By Jacob Phillips, local democracy reporter
House prices in Kensington and Chelsea are heads and shoulders above other London boroughs with some homes selling for a whopping £35m.
Properties across the West London borough are eye-wateringly expensive compared to the rest of London, where the average house price is £526,000.
Houses in Kensington have sold for £3.5m on average according to property experts, Property Solvers.
A six-bedroom mansion in Knightsbridge is listed on Rightmove for £35m while terraced houses in Cheyne Row cost £20m.
Even parking spaces in the borough cost more than some homes. A parking space in Knightsbridge is currently on sale for £250,000.
According to Churchill Insurance, the average price per square foot in Kensington stands at £1,721, 29 times the price of the equivalent in Darlington in Durham.
Since property prices are so high in the area, landlords often rent out small spaces for ridiculous prices.
One landlord in Earl’s Court rented out a property so small that the bed nearly touches the oven, while another property in the borough was advertised without a toilet.
The extreme prices in the borough have led to Kensington and Chelsea Council (RBKC) struggling to find sites to build new affordable or social homes on.

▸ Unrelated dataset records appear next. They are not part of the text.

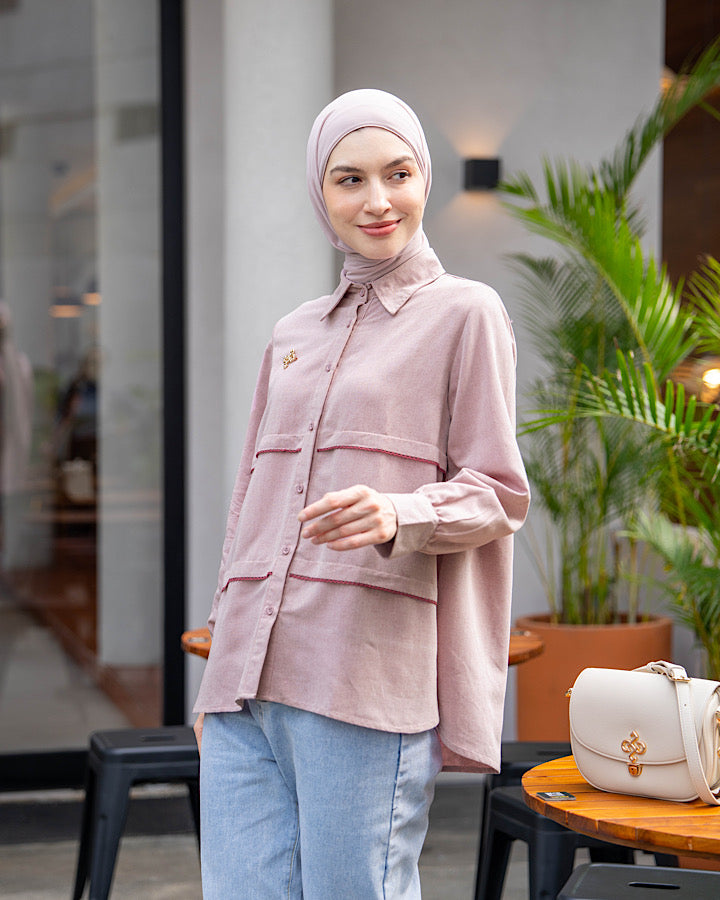 Heaven Lights - Nabella Blouse - Plain Tops for Muslim Women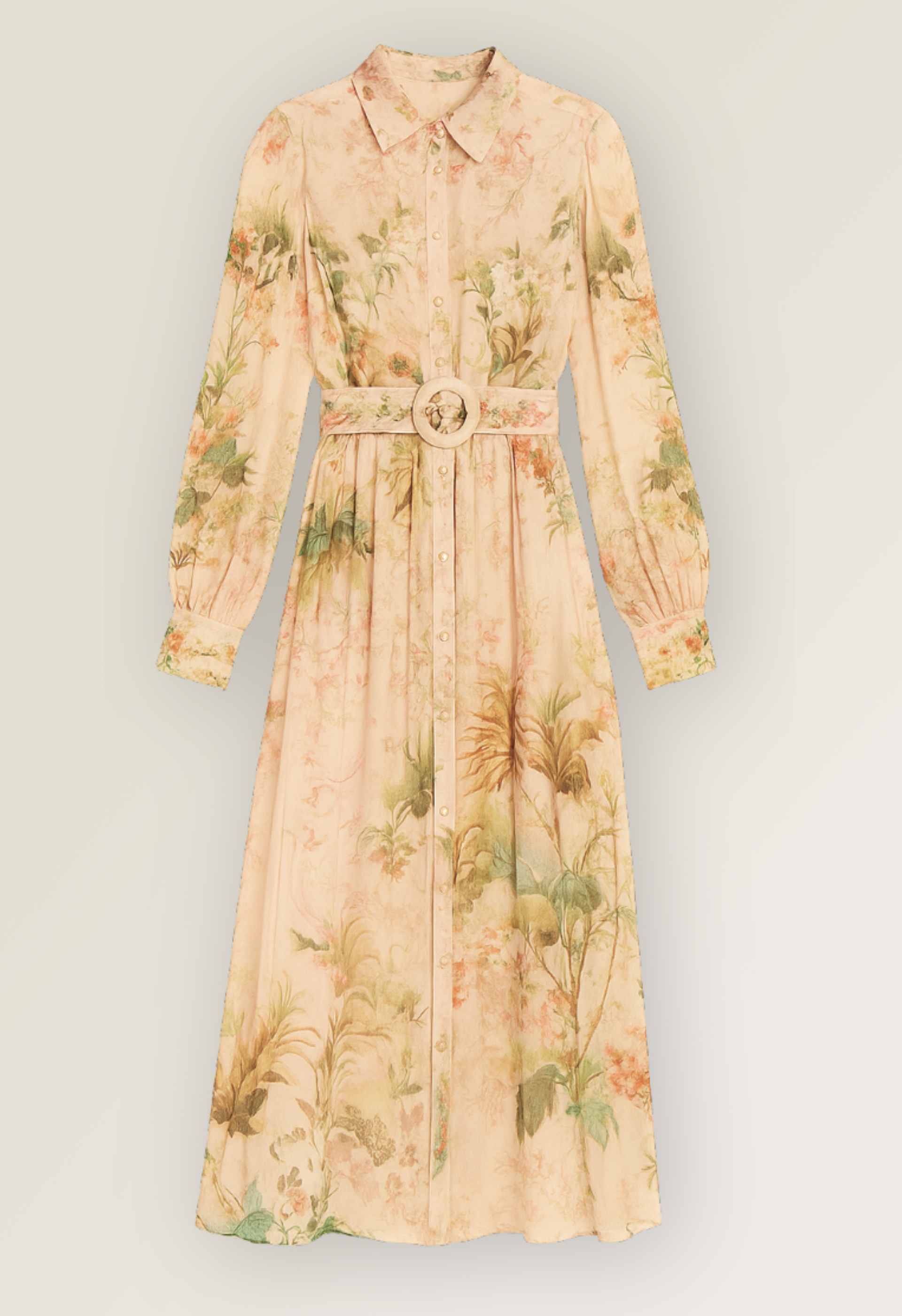 Green Multi Viscose Maxi dress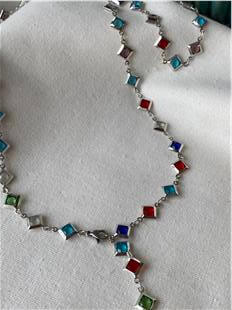 Çelik Silver Mino Kolye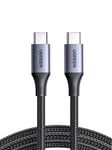 UGREEN 240W USB C Charger Cable PD 3.1 USB C to USB C Cable Fast Charge C to C Cable Compatible with MacBook Pro M3/16'', iPad Pro 2022/Air 5, HP EliteBook, iPhone 15, Galaxy S24/S23 Ultra, 2M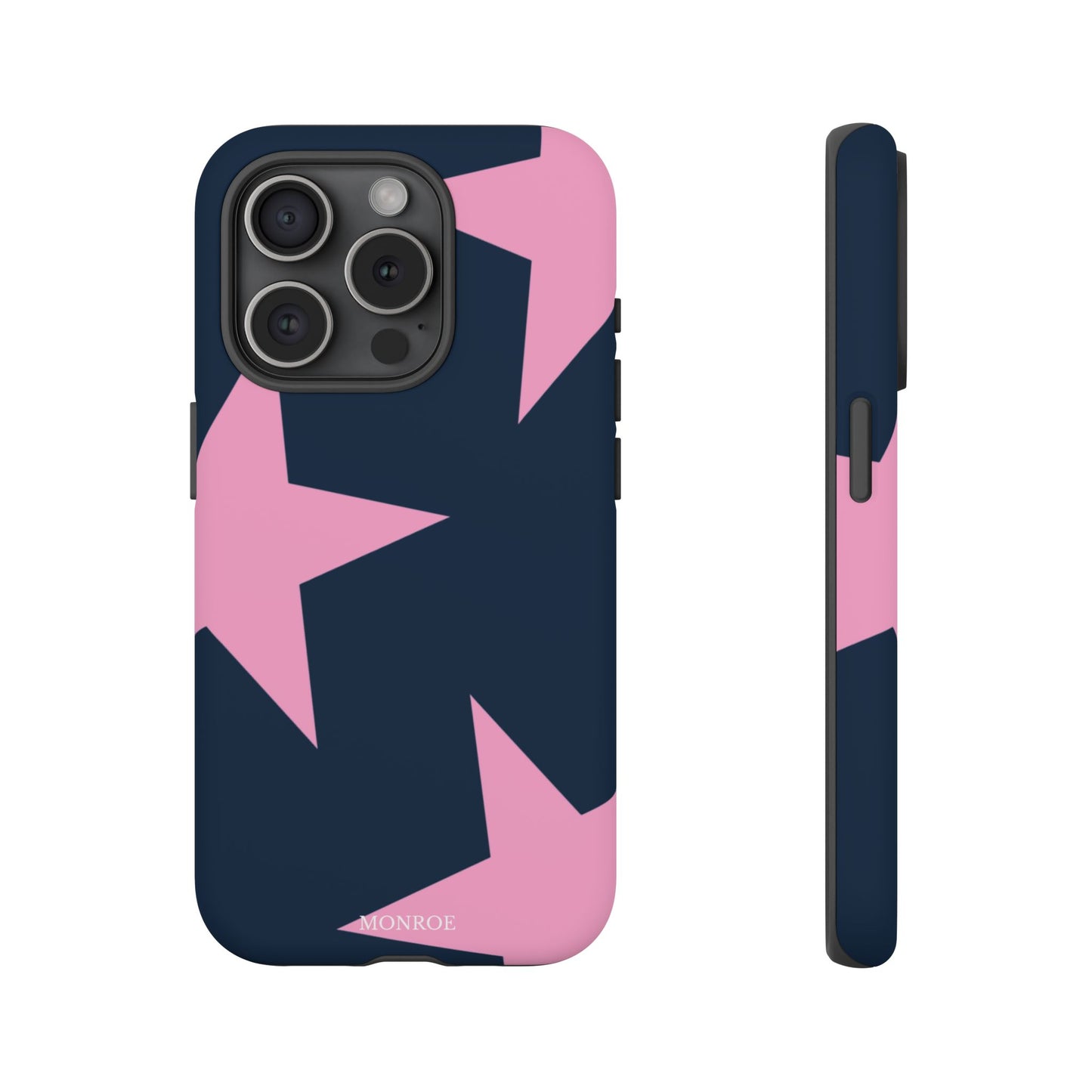 Navy & Pink Star Tough Cover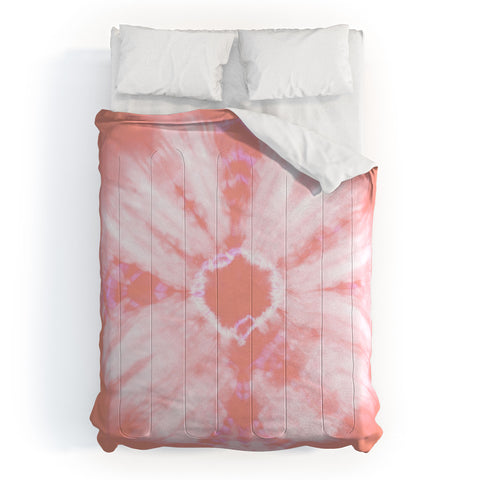 Amy Sia Tie Dye Pink Comforter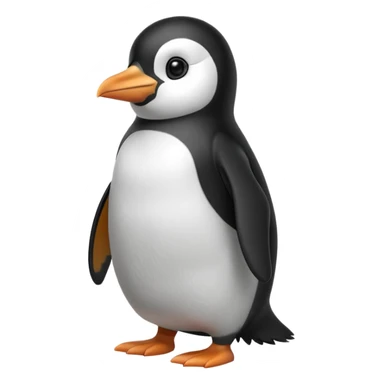 Gloria the penguin from Happy Feet, standing proudly sticker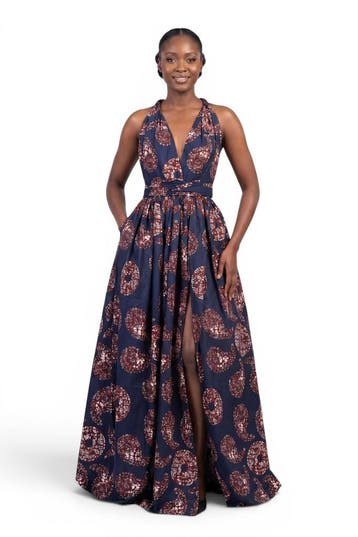 Afrikaanse print Infinity Multiway Maxi Jurk - Verstelbare S, Kleding | Dames, Rokken, Ophalen of Verzenden, Nieuw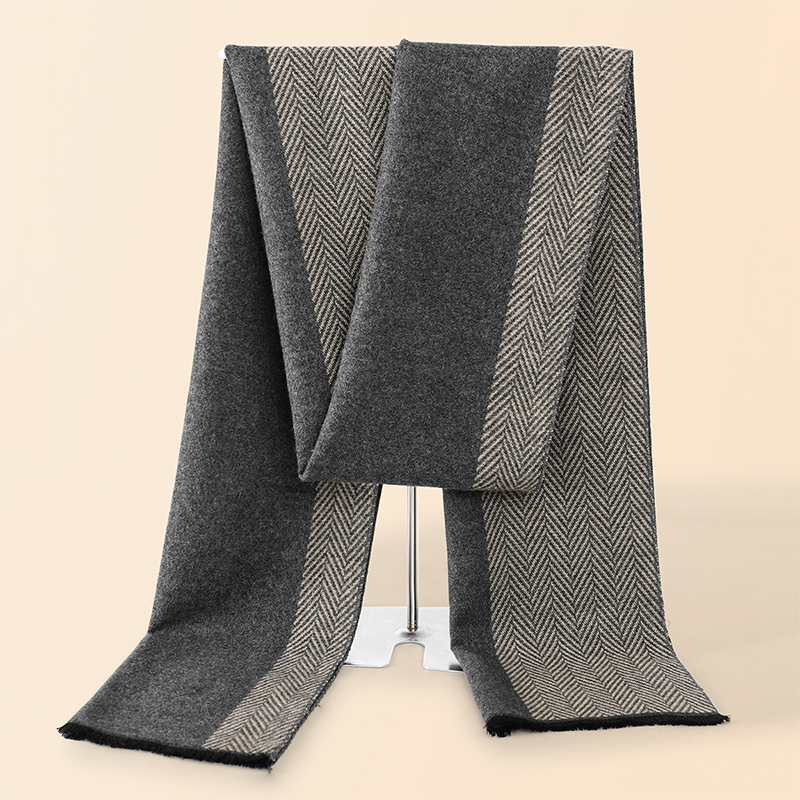 Men Scarf Wool - Luxe hiver hommes écharpe châle chaud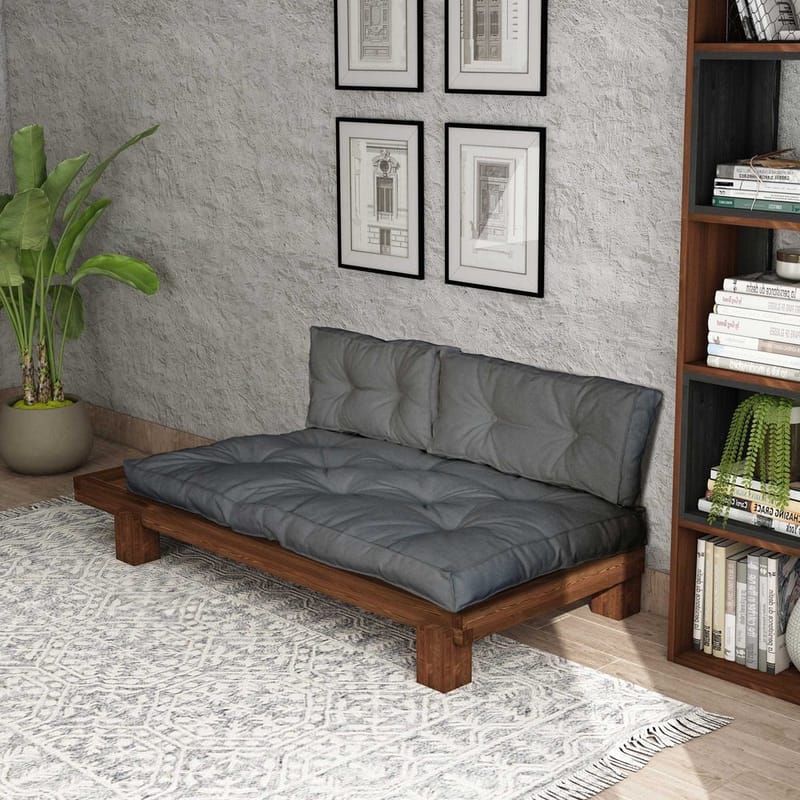 Fynros 2-seters Sovesofa - Grå - Møbler - Sofaer - Sovesofaer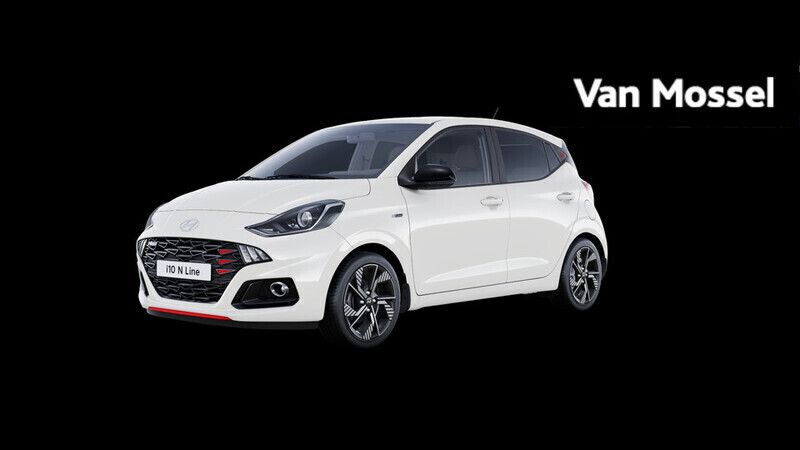 Zwart Nieuw 2025 Hyundai i10 N Line Hatchback | € 26.117 (Duur) - Afbeelding 1/2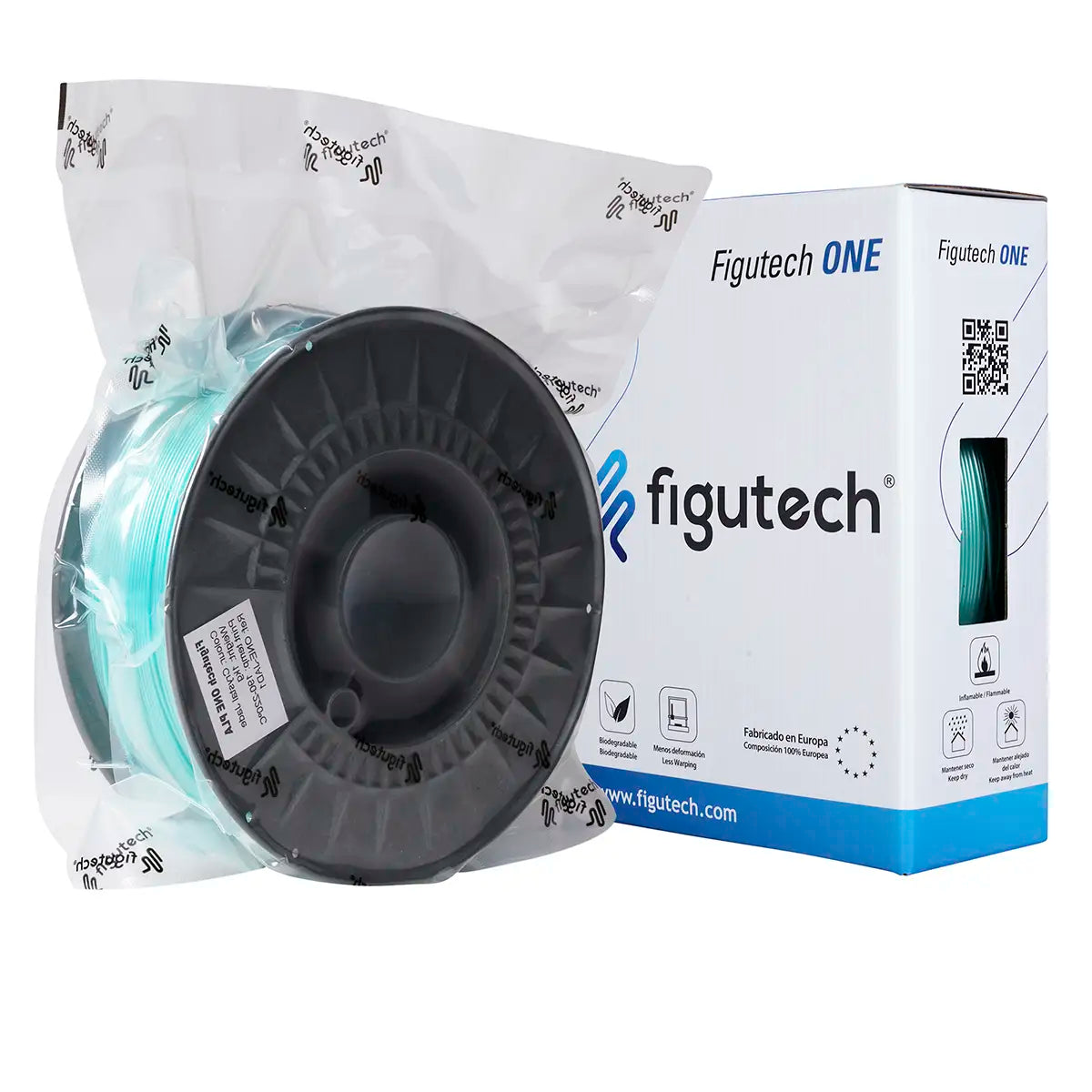 Filamento PLA Crystal Jade – Figutech ONE 1.75mm 1kg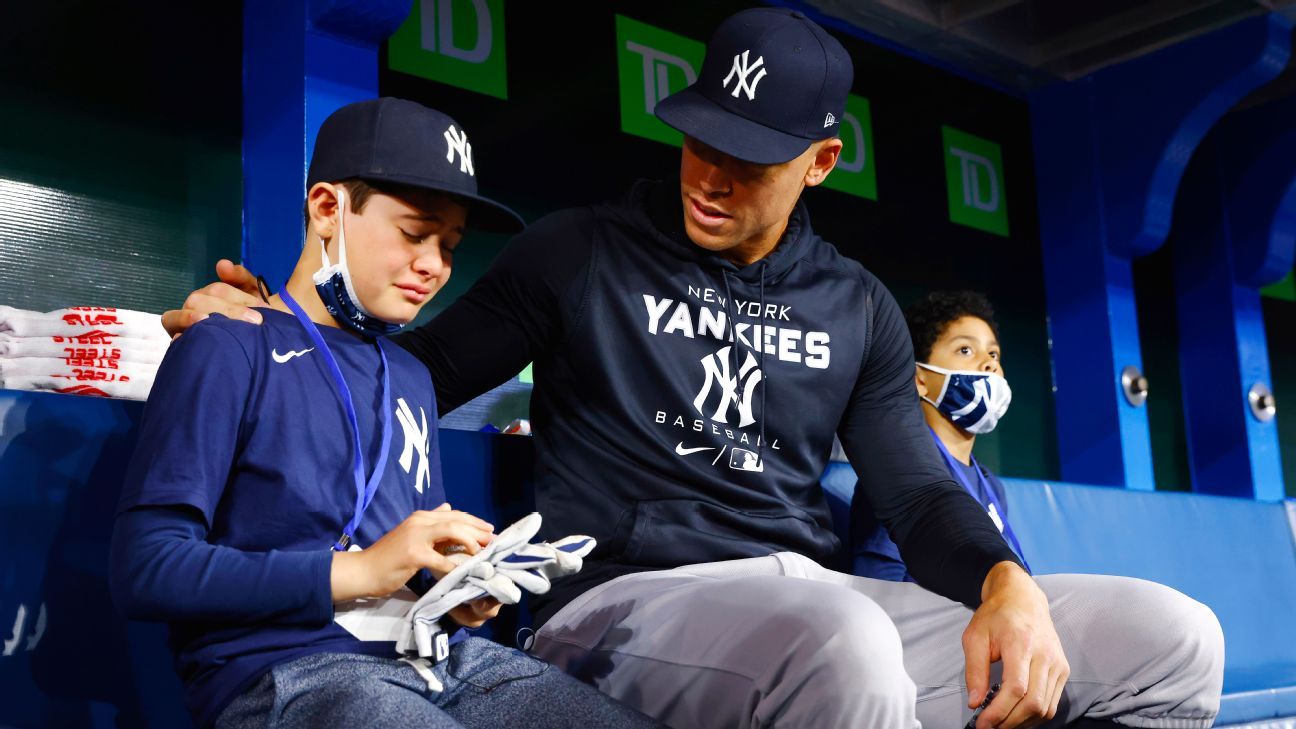 Yankees' Aaron Judge Talks Playing Catch With His Dad as a Kid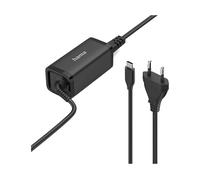Cargador para portátil Hama 00200022 45W USB-C Universal PD Negro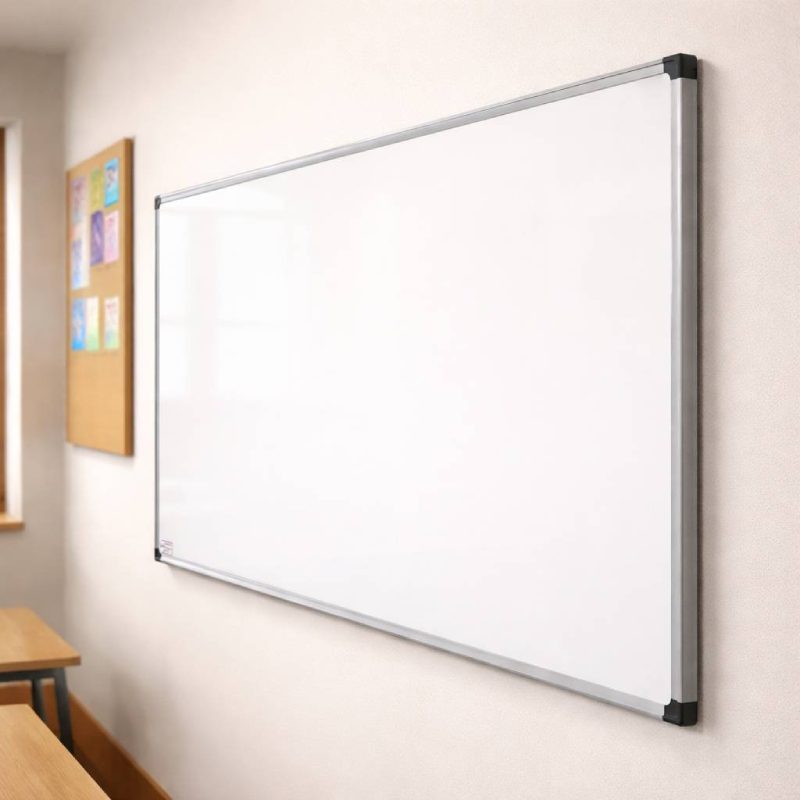 GM WHITEBOARD GANTUNG NEW ECONOMY WNE-1224 SINGLE FACE 120 X 240CM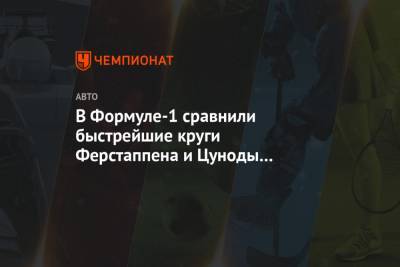 Максим Ферстаппен - В Формуле-1 сравнили быстрейшие круги Ферстаппена и Цуноды на тестах - championat.com - Бахрейн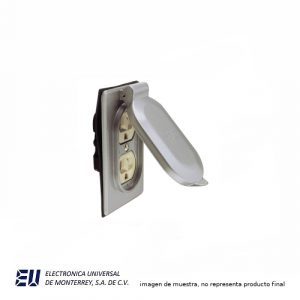 RECEPTACULO DOBLE C/TAPA P/INTEMPERIE 15A 125V - M5250WP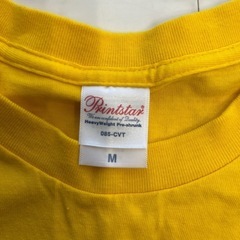Printstar イエロー Tシャツ Mの画像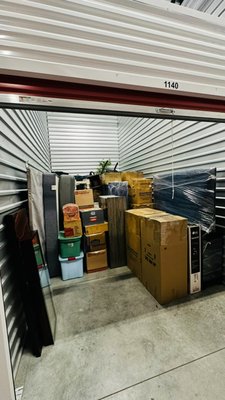 Saturday Storage - Job Complete! - Another unit packed and stacked with care! We helped our client move and organize their belongings into this clean, secure storage unit — all in one Saturday. From boxes and furniture to electronics and home essentials, everything was handled with precision. If you're looking for dependable, efficient, and friendly movers who treat your things like their own — we're just a message away!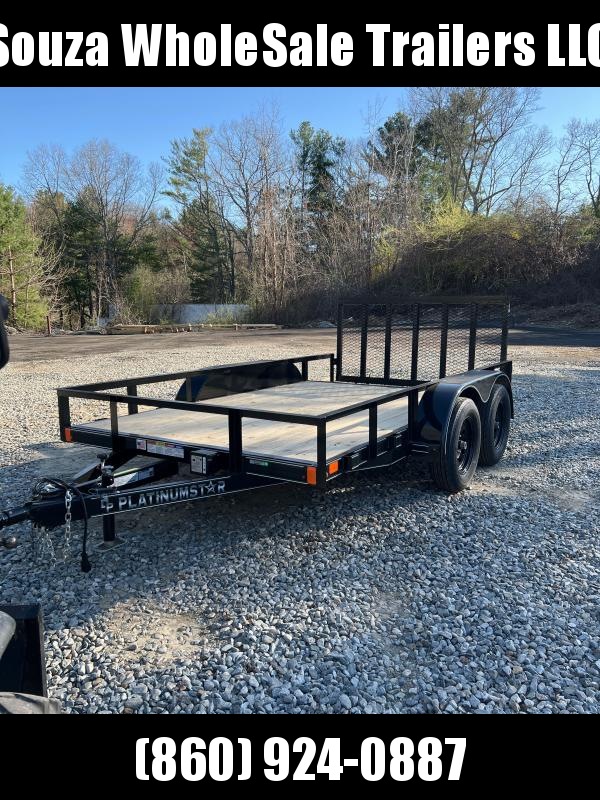 2022 Platinumstar 77" X 12' Tandem Axle Utility Utility Trailer 2022 Platinumstar 77" X 12' Tandem Axle Utility Utility Trailer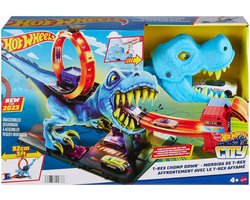 Hot Wheels T-Rex Dino Aanval Baan met Auto - Groot Speelgoed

Despite the area being homes to wealthy celebrities such as Robbie Williams, Eric Clapton and Brian May over 3,000 people are on the housing waiting list in the borough.
Speaking at RBKC’s full council meeting on October 20, deputy council leader Kim Taylor-Smith, in charge of housing, said: “This council has a track record it cannot be proud of – we have simply built too few homes over many many years and London has built too few homes in too many, many, years.
“Costs have risen, prices are high, land values are inflated, social housing is unavailable to thousands of families, out of reach for children, adults, the elderly, the vulnerable, even those fleeing crime or abuse.
“In the greatest capital city in the world, the state is failing to give people the ability to establish themselves. The ability to get a foothold on the ladder – to get a foothold on a better life.”